The main disadvantage of the Cloud Object Storage option, as it seems to me, could be its p99 latency and throughput. Some benchmarks show that GCS and S3 have p99 latency in the ballpark of 100 ms (that is acceptable) and throughput limited only by VM capabilities on the download side, but I would be positively surprised if it remains true at the load of a hundred concurrent requests by a single node and the scale of a million of concurrent requests in the whole cluster. Note that none of the cloud providers has SLAs for object storage latency and throughput, and for GCS it was admitted that throughput is “quite variable”.
(Note: previously, in the section above, I mentioned that Cloud Object Storage APIs don’t support range requests, which is not true, though they still don’t support (as of October 2019) multiple range download within a single request, so the concurrent query amplification factor doesn’t go away. Thanks to Remi Dettai for the correction.)

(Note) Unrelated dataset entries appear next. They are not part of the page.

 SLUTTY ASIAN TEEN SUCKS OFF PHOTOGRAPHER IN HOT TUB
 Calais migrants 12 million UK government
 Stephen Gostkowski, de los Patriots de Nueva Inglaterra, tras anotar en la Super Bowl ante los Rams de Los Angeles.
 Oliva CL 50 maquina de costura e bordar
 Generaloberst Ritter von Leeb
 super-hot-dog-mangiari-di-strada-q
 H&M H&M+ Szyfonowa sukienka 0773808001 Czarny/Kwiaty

Data partitions in Parquet format in HDFS
The main advantage of this option is good integration with the rest of the Hadoop ecosystem — Computation tree could even be “attached” to some already existing data warehouse. Complex queries that don’t fit well in the time series paradigm, such as large joins or multi-step queries, could be processed by systems such as Spark, Impala, Hive or Presto on top of the same HDFS cluster.
It’s also important that an organisation that aims to deploy the designed time series store may already have a very large HDFS cluster, that has large outbound network bandwidth, and if the time series store uses this HDFS cluster to store it’s data partitions, it may work around the network scalability problem.

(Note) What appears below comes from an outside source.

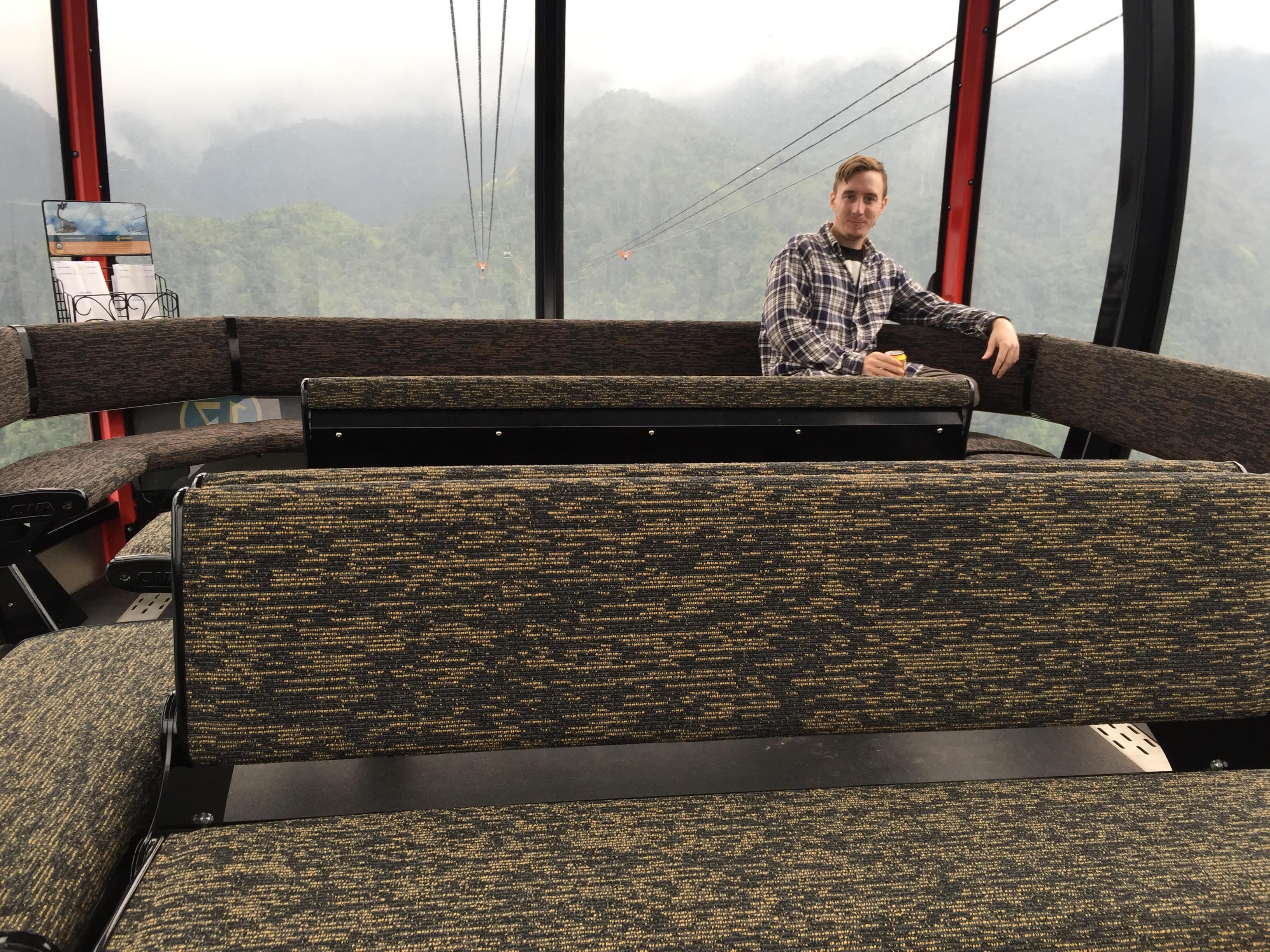 Trip ke Gunung Fansipan dengan Naik Cable Car di Himalaya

However, stock HDFS routes all read requests through a single NameNode. 100k concurrent read requests (assuming that only one read request is required to download a data partition on a node in Computation tree) is something close the the absolute scalability limit of NameNode, and therefore beyond the limit, if HDFS cluster is substantially busy with some operations not related to the time series store.
Also, when HDFS is used as “remote” distributed file system, it doesn’t support projection pushdown even for files in Parquet format, so whole data partitions should be dowloaded by the nodes in Computation tree. It won’t work well if there are hundreds of columns in time series data and only a small fraction is typically used for queries. Making every column of every data partition a separate file, as was suggested for cloud object storage, imposes a greater scalability limit because of amplification of the number of files and read requests. NameNode won’t be able to process a million of concurrent requests, and HDFS is not optimized for files smaller than 10 MB in size, the size that individual columns of data partitions are going to have assuming the optimal data partition size is about 1 million rows.

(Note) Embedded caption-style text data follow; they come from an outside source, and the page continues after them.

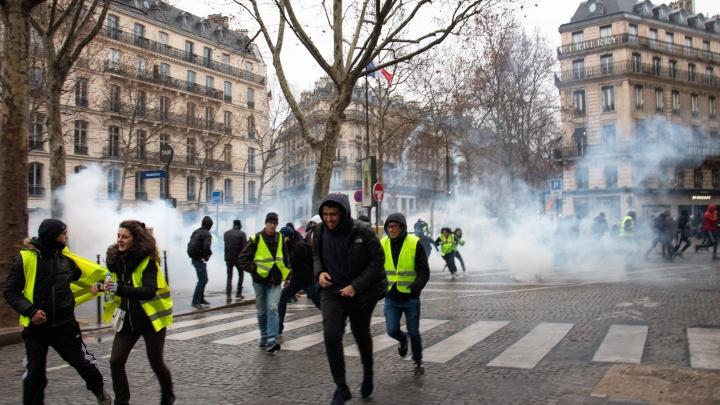 «Едут броневики, горят тачки и строят баррикады»: как Париж бунтует против роста цен на бензин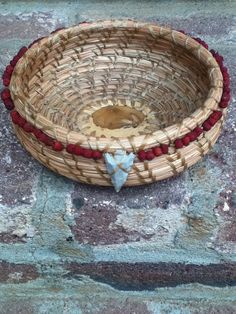Tan and Red Pine Needle Basket by BasketsByCarrie on Etsy, $60.00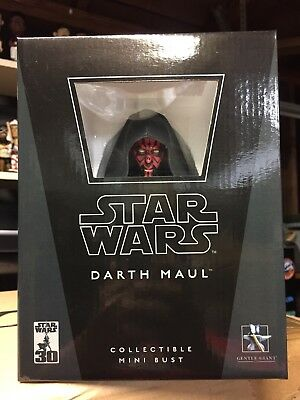 Darth Maul Star Wars Bust by Gentle Giant New in Box
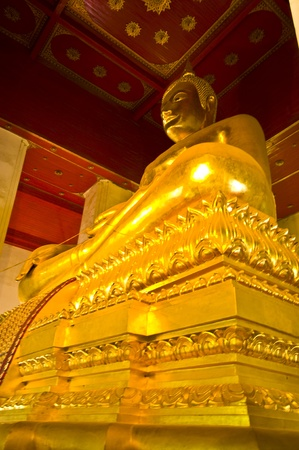 huge golden buddha statue in the Viharn Phra Mongkol Bo-Bitr in Ayutthaya Stock Photo - 9195418
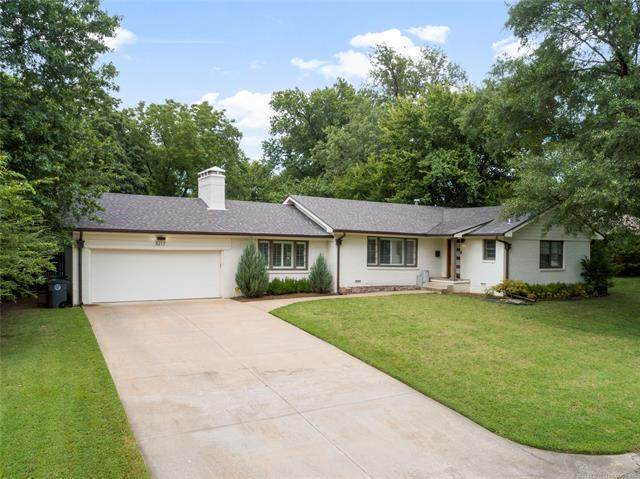 3217 E 37th Street, Tulsa, OK 74105 (MLS #2106071) :: House Properties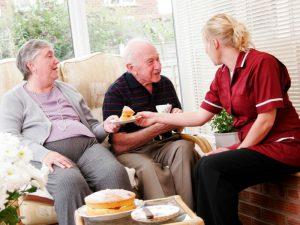 догляд за людьми похилого віку з варикозом вен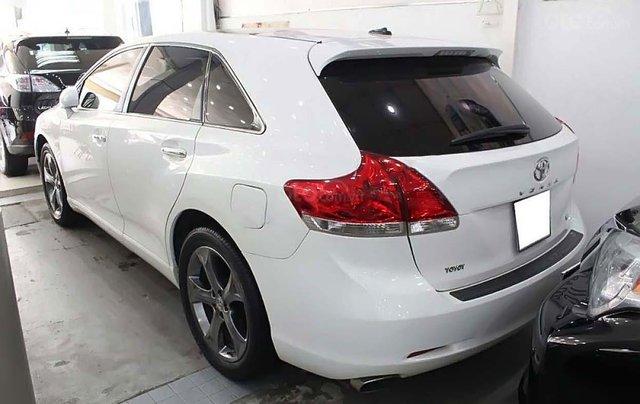 Bán xe Toyota Venza 3.5 2010, màu trắng, nhập khẩu  1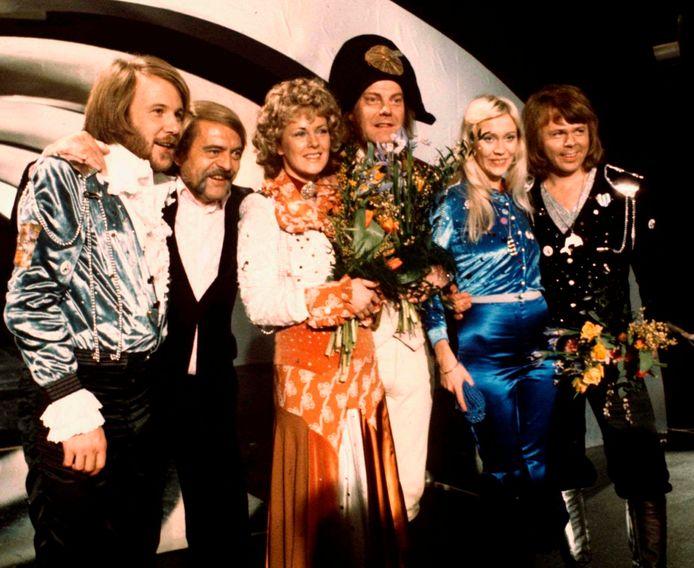 De vier leden van ABBA,  Benny Andersson (helemaal links) Annifrid Lyngstad (derde van links), Agnetha Faltskog (tweede van rechts), en Bjorn Ulvaeus (uiterst rechts) na hun overwinning in 1974.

However, under certain conditions (such as presence of a large underutilized HDFS cluster) and for certain use cases, HDFS may appear to be the most cost efficient option and work pretty well.
Apache Kudu is a columnar data store that aims to replace HDFS + Parquet pair in many cases. It combines space-efficient columnar storage with ability to make fast single-row reads and writes. The second part is actually not needed for the designed time series system, because writes are handled by Stream processing system, while we want to make Storage cheaper and not waste CPU (e. g. for background compaction tasks), memory and disk resources on each Storage node to support single-row reads and writes. In addition, single-row writes to old data are implemented in Kudu in a way that requires partition decompression on Kudu nodes, while in the proposed time series store design only compressed data should be transmitted between Storage and Computation tree.
On the other hand, Kudu has multiple features that are appealing for the time series system and which HDFS doesn’t have:
- RDBMS-like semantics. Data in Kudu is organized in tables, not just a pile of files.
- Tablet servers (nodes) in Kudu are more independent than in HDFS, that allows to bypass querying the master node (Kudu’s equivalent of NameNode) when doing reads, and so greatly improve read scalability.
- Projection pushdown.
- It’s written in C++, so tail latency should be much better than in HDFS, which is written in Java and experiences GC pauses.
The Kudu paper mentions that in theory it may support pluggable storage layouts. If a storage layout is implemented that drops Kudu’s support of ingestion single-row writes and old data writes, but is more suitable for the time series store design, Kudu may become a better Storage option than HDFS.
Each data partition could be stored in a single entry in a Cassandra-like system. From the perspective of Cassandra, columns have binary type and store compressed columns of data partitions.
This option shares many advantages with Kudu, and even does better: excellent read scalability, very low latency (especially if ScyllaDB is used), table semantics, ability to download only the required columns (projection pushdown).
On the other hand, Cassandra-like systems are not designed for column values of multiple MBs and total row size of about 100 MB, and may start experiencing operational problems, when populated with such data. Also, they don’t support streaming read on the level of a single row or even a single column in a single row, but it could probably be implemented in those systems relatively easily.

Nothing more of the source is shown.